嘘つき。思ったとしても、そんなことは口が裂けても言えなかった。ただなまえの言葉を俺の呼吸のしづらさを増幅させ、頭を真っ白にさせる。悔しい。いつもいつも俺ばかりが感情を揺さぶられて、なまえはなんでもない表情をするのだ。悔しい。なまえの手に力を込めても、なまえは握り返さなかった。少しだけ切なげに目を伏せ、まるで雲をつかんでいたかのように俺の手からすり抜ける。
なまえ。呼んでもなまえは振り返らず、何度も見て、目に焼き付いてしまった背中を向けていた。屋上から出る扉に近づくその背に向けて伸ばしていた腕をおろす。なまえ。もう聞こえないのだろう。きっと、俺の小さな声になまえは気づいてはくれないのだ。

「…俺も、好きだよ」

細くて狭い肩をした小さな背中。いつでも近くにあったその背中はもう遠くにあった。きっと、走ったって叫んだって泣いたって、その背中には指先ひとつ、かすりもしない。
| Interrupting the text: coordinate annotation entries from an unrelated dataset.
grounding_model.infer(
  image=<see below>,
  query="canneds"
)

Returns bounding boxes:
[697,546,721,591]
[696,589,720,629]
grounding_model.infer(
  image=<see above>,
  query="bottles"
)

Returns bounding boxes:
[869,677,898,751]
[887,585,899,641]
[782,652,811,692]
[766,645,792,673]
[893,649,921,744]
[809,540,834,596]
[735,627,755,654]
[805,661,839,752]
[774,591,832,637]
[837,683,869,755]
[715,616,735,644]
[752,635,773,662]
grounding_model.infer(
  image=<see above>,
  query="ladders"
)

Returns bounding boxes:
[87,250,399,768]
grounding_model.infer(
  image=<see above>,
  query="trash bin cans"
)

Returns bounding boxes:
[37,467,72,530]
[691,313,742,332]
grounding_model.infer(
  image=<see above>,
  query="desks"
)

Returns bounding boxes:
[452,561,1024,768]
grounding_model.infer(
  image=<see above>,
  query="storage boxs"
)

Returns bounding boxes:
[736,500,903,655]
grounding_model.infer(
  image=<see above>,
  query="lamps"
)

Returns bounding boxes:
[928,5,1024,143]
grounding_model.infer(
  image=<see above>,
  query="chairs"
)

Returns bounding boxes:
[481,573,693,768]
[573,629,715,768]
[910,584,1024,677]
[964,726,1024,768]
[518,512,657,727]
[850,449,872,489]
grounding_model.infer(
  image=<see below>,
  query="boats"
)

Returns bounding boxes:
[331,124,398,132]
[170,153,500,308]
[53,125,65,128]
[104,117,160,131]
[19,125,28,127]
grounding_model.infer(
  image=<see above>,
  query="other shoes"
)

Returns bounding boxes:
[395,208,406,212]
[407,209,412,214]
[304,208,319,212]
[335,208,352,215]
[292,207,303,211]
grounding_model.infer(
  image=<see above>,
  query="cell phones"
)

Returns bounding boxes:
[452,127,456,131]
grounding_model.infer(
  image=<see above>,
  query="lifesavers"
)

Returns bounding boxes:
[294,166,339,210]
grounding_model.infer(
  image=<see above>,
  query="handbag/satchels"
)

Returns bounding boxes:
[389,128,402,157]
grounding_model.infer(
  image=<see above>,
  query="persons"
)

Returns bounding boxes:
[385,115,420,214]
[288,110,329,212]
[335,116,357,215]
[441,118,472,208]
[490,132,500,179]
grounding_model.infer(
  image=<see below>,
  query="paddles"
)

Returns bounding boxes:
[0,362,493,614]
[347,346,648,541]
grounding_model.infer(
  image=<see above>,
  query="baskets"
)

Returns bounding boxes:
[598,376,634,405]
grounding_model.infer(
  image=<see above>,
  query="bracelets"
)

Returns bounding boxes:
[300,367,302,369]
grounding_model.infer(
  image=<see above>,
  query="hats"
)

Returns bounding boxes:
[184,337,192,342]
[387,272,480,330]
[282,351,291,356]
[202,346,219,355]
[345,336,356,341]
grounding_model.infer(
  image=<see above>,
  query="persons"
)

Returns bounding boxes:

ガキンと鉄と鉄のぶつかる音が聞こえた気がした。屋上の取っ手と放置された椅子のぶつかる音。ちょうど一年ほど前の冬の日、開くはずのない屋上の扉を椅子で破ったのはなまえだった。俺が行ってみたいと言ったんだったか、なまえの思いつきだったんだか覚えていない。それでもなまえと俺は屋上で手をつないで、他愛もないような大切な話をして。どこの青春漫画だよ、なんて罵っても記憶の中でうずくあの感触となまえの体温は確かで、今でもひどく愛しくてしょうがないものだった。好きだったんだ。あの時、確かに。

「国見! 部活!」

毎日毎日あきもせずに俺のことを迎えに来る金田一の声に立ち上がる。なまえに出会ってから色を失ってしまった世界は今日もカラフルに澄んでいた。外に広がる青い空が太陽の光を増しているようで、目を細める。なまえの後ろにもこんな青い空があったのだろう。覚えていない空を思い出しながら、なまえの姿を重ねた。その途端頭の中なのに空の色が褪せるから不思議なものだ。なまえが色あざやかに俺を魅せ、風景の色が褪せていく。いつだって目が離せなかった。なまえだけが輝いてどんな時も見つけられた。今も、目が離せない。